Scraping webpages like Allmusic for data

Hello everyone

I created my first advanced macro for scraping Allmusic for certain data and then add it to a markdown file saved in Obsidian. I am trying to create a database in Obsidian, and wan't to easily grab data from music and movie webpages. So first off is Allmusic and this one is done by the help and inspiration of JMichaelTX's example "Extract Data from Web Page and Display".

I post it here:
Extract Allmusic.kmmacros (8.5 KB)

If we take an example like: Ghost Song - Cécile McLorin Salvant | Songs, Reviews, Credits | AllMusic, the Macro will then scrape the site for album title, year, artist, genre, styles, duration and finally cover (and this is where I need some guidance). Unfortunately, I can't seem to manage to grab images and add as a variable. Any help would be appreciated!

This is where the image file comes in:

1 Like

Hi @Kullenej - welcome to the KM forum!

I can’t help much, but I can say that KM variables are able to hold only text, so your attempt to store an image in a variable will never work.

From the KM wiki: “Variables contain only plain, un-styled, text

I think you’ll find that named clipboards can store images.

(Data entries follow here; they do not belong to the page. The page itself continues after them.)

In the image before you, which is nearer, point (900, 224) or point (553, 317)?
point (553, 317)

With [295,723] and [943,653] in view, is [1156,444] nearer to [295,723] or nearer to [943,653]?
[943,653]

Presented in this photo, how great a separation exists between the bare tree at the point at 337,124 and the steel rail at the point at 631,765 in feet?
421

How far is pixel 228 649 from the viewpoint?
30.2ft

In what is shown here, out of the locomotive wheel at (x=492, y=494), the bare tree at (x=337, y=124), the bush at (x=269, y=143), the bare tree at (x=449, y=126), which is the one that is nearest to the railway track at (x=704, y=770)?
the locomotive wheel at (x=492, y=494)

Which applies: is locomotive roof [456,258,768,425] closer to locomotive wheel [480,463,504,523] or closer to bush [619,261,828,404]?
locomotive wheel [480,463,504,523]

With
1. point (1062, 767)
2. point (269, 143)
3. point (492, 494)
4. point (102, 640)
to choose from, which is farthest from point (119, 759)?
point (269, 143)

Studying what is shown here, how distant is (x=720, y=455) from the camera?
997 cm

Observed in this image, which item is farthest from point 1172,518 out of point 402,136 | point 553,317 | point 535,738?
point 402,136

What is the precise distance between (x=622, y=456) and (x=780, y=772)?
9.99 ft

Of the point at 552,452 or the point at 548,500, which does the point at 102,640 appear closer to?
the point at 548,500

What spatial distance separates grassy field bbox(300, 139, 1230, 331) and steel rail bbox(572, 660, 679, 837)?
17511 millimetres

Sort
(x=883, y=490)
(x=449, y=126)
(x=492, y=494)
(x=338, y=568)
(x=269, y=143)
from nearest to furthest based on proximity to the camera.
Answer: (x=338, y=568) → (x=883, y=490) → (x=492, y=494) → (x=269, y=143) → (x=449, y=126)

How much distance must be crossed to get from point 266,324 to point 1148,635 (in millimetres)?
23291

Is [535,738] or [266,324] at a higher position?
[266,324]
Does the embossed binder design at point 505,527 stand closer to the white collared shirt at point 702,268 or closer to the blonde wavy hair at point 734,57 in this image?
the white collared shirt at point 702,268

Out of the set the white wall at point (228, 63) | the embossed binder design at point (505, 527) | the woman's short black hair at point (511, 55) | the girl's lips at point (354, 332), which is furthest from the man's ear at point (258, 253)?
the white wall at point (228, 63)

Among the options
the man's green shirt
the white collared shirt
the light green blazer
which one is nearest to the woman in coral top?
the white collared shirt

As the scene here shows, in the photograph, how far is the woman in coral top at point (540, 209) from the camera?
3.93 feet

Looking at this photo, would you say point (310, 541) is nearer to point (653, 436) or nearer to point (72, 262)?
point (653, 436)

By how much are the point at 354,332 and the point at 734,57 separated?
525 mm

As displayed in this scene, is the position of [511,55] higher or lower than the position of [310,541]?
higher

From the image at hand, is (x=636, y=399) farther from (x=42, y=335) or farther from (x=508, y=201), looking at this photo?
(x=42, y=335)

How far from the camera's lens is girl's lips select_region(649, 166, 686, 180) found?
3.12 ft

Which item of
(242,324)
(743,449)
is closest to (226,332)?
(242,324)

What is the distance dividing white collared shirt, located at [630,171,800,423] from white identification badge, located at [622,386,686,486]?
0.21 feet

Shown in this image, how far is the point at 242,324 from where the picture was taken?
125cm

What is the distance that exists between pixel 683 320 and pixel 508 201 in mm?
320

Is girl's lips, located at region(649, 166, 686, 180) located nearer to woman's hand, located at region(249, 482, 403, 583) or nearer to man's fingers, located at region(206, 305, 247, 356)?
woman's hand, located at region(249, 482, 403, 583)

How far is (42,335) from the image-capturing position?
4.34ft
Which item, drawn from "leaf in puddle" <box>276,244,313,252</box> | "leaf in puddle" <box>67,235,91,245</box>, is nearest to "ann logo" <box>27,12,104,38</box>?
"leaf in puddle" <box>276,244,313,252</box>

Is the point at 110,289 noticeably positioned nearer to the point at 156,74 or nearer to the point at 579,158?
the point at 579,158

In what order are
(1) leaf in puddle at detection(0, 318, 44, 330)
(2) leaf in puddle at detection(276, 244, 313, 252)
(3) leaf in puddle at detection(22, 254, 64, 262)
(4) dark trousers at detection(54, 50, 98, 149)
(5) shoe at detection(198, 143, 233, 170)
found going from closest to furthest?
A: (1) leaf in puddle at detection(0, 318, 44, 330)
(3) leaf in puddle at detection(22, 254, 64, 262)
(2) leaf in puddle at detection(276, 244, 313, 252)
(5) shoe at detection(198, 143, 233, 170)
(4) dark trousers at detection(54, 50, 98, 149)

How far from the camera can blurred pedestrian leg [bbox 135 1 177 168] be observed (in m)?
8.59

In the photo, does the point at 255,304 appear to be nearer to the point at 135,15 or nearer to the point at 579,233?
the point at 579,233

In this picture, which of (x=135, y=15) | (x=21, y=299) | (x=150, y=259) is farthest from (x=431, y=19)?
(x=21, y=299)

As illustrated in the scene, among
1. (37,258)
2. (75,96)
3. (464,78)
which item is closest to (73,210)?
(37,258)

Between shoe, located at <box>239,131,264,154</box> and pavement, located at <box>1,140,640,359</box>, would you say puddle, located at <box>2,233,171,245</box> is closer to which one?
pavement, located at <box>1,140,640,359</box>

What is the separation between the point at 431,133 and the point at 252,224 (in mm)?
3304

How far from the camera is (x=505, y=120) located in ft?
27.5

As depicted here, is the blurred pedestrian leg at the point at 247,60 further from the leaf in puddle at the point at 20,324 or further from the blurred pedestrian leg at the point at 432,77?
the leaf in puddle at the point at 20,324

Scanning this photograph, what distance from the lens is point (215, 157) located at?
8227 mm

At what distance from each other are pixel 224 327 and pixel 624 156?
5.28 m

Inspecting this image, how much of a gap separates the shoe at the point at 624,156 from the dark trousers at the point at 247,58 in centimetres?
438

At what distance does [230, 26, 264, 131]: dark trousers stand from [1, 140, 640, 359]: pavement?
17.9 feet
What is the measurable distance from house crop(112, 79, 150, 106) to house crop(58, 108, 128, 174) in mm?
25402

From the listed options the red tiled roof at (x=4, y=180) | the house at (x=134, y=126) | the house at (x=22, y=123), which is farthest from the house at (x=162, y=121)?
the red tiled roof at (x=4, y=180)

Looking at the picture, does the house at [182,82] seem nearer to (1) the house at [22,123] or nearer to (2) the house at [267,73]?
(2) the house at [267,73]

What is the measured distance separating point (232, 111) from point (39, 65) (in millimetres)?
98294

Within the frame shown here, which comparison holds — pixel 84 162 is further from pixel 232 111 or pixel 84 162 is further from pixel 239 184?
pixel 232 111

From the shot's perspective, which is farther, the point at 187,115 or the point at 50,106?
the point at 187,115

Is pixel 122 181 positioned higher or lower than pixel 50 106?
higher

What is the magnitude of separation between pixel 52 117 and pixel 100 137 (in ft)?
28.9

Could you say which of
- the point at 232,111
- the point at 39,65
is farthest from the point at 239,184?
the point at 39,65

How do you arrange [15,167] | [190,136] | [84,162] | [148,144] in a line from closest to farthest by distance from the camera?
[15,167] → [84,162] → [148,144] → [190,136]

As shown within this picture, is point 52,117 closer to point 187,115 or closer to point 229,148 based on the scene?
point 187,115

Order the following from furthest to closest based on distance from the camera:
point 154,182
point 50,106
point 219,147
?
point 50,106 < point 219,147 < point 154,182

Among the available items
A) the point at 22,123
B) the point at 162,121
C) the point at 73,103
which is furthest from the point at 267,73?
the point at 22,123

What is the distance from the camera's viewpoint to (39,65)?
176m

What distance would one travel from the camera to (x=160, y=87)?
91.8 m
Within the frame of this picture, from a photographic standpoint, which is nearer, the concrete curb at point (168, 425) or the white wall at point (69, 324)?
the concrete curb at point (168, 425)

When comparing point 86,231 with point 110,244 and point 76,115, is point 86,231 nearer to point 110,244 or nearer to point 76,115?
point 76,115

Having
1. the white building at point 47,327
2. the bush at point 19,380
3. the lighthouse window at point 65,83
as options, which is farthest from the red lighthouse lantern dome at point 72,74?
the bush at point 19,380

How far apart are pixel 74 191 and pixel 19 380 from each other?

I’ve never used named clipboards but if you search this forum I’m sure you’ll find something relevant.

Thank you so much! Makes sense - I will look into that.

Thank you again @tiffle! I managed to use named clipboards instead, but what I need some help with now is how to grab an image from the html. I tried copying the path in the console and also tried with xpath - nothing works. Does anyone know something about this?

1 Like

Well @Kullenej I've done a fair bit of web scraping with KM in my time, so maybe this will help.

Once you've got the path of the cover image into a variable - your example would be this:

https://rovimusic.rovicorp.com/image.jpg?c=2J_XvcH2by9tIU46jQCxmCpQg_7iAU1wjqLgK_xGXts=&f=4

You need to use the KM Get a URL action and load the image into a clipboard. Here's the example for you:

image

Notice that I've split the image path into the URL and the Parameter for this KM action. You can try to put the whole path into the URL instead as that might work too and also make it slightly easier to use the KM action. I've also specified the system clipboard - well you can use a named clipboard too.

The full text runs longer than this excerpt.